Antes de que el destino lo trajera a estas tierras, Palmer ya había puesto su sello en la historia del cine cubano. Con su empresa Cuba Color, logró hazañas técnicas impresionantes para la época, como filmar la entrada de Fidel Castro a La Habana en enero de 1959 con seis cámaras y a color, una ‘vaina’ que pocos se atrevían a hacer. Imagínense, ¡Spencer Tracy dobló escenas de ‘El viejo y el mar’ en sus estudios! Eso te habla del nivel de profesionalismo y la visión avanzada que manejaba este ‘bacano’ desde sus inicios.

Después de salir de Cuba en 1960, la República Dominicana se convirtió en su segundo hogar y en el lienzo para una nueva etapa de su prolífica carrera. Aquí, en 1963, fundó el Noticiero Nacional, un proyecto que no solo informaba, sino que también sentó las bases para el periodismo televisivo y el desarrollo de la producción audiovisual local. Su energía era tal que se mantuvo activo en Cinevisión, el estudio del inquieto Johnny Dauhajre, que en tiempos del programa ‘Planeta 3’ ya era un referente para la región.

Su filmografía en suelo dominicano es ‘un viaje de’ joyitas que hoy son pilares. ¿Quién no ha oído hablar de ‘Vudú sangriento’ (1973), una coproducción que mostró la capacidad local? Pero su influencia no se quedó ahí; también produjo ‘Los Gusanos’ (1978) de Camilo Vila y ‘Guaguasí’ (1983) de Jorge Ulla, ambas filmadas aquí. Estas películas se convirtieron en ‘monumentos’ del cine cubano en el exilio, demostrando que nuestra isla podía ser un refugio y un escenario vital para historias de gran calado, un verdadero ‘coro’ de talentos.

La visión de Palmer trascendía las fronteras y los géneros. Él fue un testigo privilegiado, documentando seis guerras latinoamericanas, incluida nuestra Revolución de Abril de 1965. Sus ojos lo vieron todo: el júbilo de la revolución y la metralla del conflicto, la promesa y su fractura. Esa capacidad de capturar la cruda realidad sin filtros, de poner en contraste la esperanza con la desolación, es lo que lo convierte en un documentalista ‘jevi’ y en una figura tan singular e indispensable.
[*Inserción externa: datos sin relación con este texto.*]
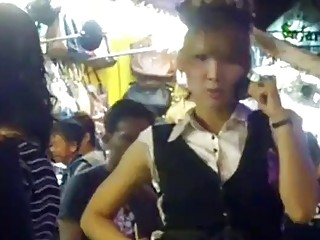 Cute Asian Ladyboys Adulate Nearby Load Of Shit Rag Guys 'not Wanted On Voyage' Public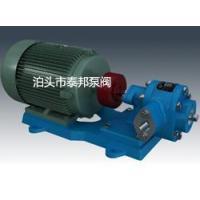 Buy cheap Regulator residue pump ZYB-33.3A from wholesalers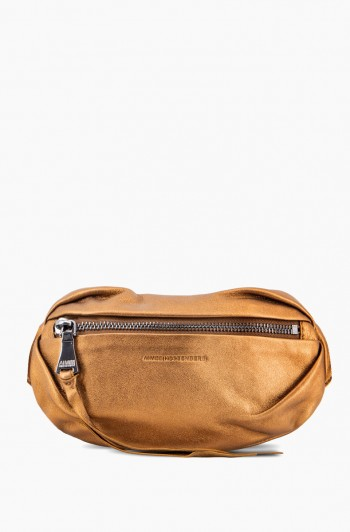Milan Bum Bag, Metallic Bronze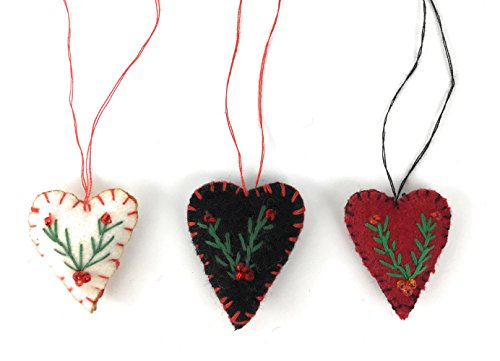 Heart Ornament Miniature - Tony Int. Mini Wool Heart Christmas Tree Ornaments, Set of 3 Handmade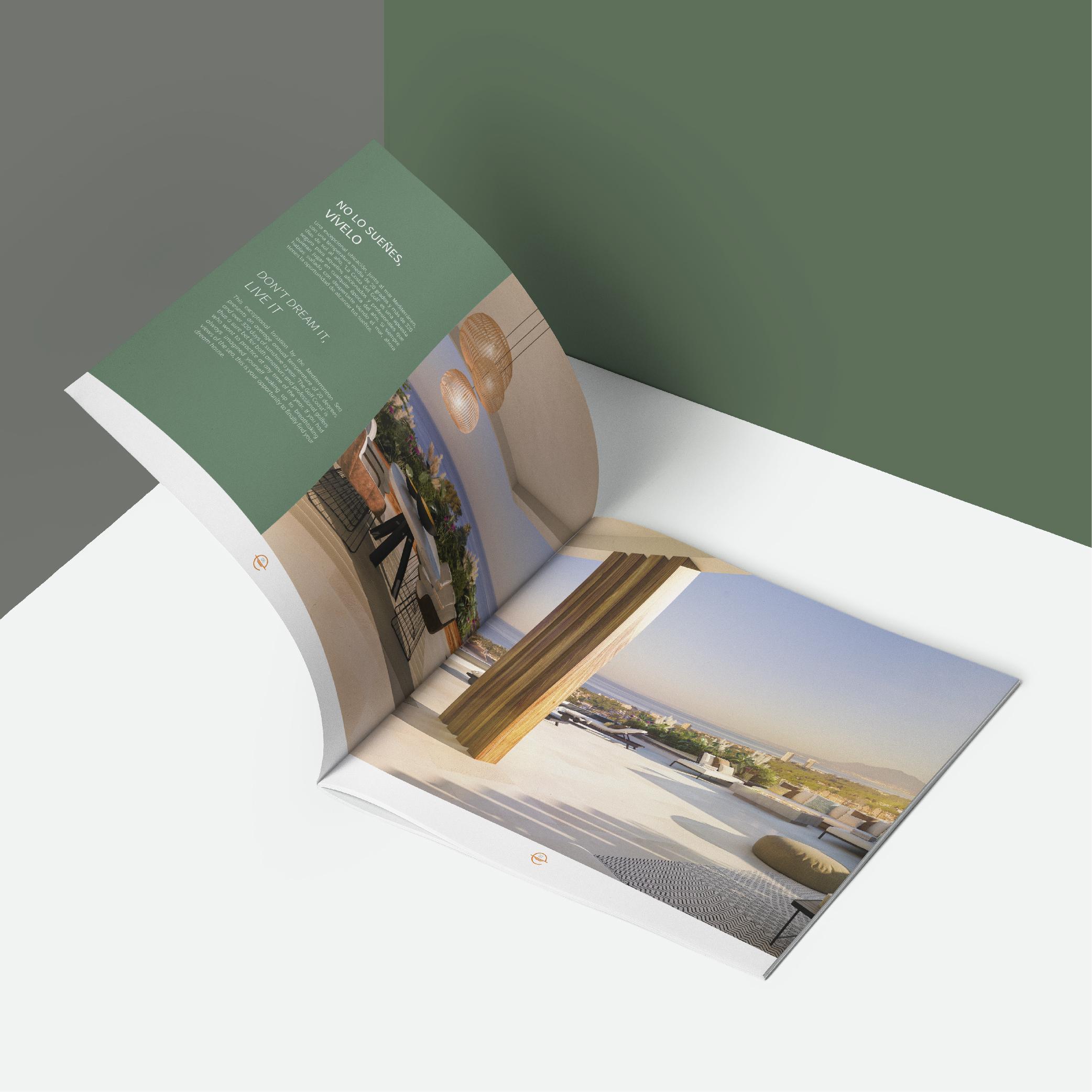 Catálogo para The Cape Sunset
Hasta sus últimos días en Miami, Palmer siguió produciendo y compartiendo su conocimiento, incluso publicando su autobiografía en 2015. Donó un ‘viaje de’ títulos sobre Cuba a una emisora federal, demostrando su compromiso con la preservación de la memoria histórica. En un mundo donde todo se graba pero poco se conserva, la persistencia de Eduardo Palmer en documentar el siglo XX latinoamericano con su cámara y su certeza de que cada instante merecía ser visto, es un legado impagable para las futuras generaciones. Era un hombre con una ‘vaina’ clara: contar historias que perduren.